▶ **MATERIAL TO PROCESS**
=== Begin Enclosure ===

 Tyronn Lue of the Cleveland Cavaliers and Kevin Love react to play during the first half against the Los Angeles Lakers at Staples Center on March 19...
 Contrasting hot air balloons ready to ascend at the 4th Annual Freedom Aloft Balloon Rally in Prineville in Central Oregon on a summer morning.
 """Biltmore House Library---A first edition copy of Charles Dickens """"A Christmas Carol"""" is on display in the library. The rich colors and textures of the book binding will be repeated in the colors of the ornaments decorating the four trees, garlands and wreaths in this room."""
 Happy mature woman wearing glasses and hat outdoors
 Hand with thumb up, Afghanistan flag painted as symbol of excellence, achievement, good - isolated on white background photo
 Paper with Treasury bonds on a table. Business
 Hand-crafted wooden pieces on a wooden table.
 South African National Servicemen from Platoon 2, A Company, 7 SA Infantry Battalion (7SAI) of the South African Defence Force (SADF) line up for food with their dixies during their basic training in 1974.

=== End Enclosure ===

▶ **WHAT THE TASK REQUIRES**
No line may be skipped. Transcribe the listing above exactly.

▶ **EXPECTED ANSWER**
 Tyronn Lue of the Cleveland Cavaliers and Kevin Love react to play during the first half against the Los Angeles Lakers at Staples Center on March 19...
 Contrasting hot air balloons ready to ascend at the 4th Annual Freedom Aloft Balloon Rally in Prineville in Central Oregon on a summer morning.
 """Biltmore House Library---A first edition copy of Charles Dickens """"A Christmas Carol"""" is on display in the library. The rich colors and textures of the book binding will be repeated in the colors of the ornaments decorating the four trees, garlands and wreaths in this room."""
 Happy mature woman wearing glasses and hat outdoors
 Hand with thumb up, Afghanistan flag painted as symbol of excellence, achievement, good - isolated on white background photo
 Paper with Treasury bonds on a table. Business
 Hand-crafted wooden pieces on a wooden table.
 South African National Servicemen from Platoon 2, A Company, 7 SA Infantry Battalion (7SAI) of the South African Defence Force (SADF) line up for food with their dixies during their basic training in 1974.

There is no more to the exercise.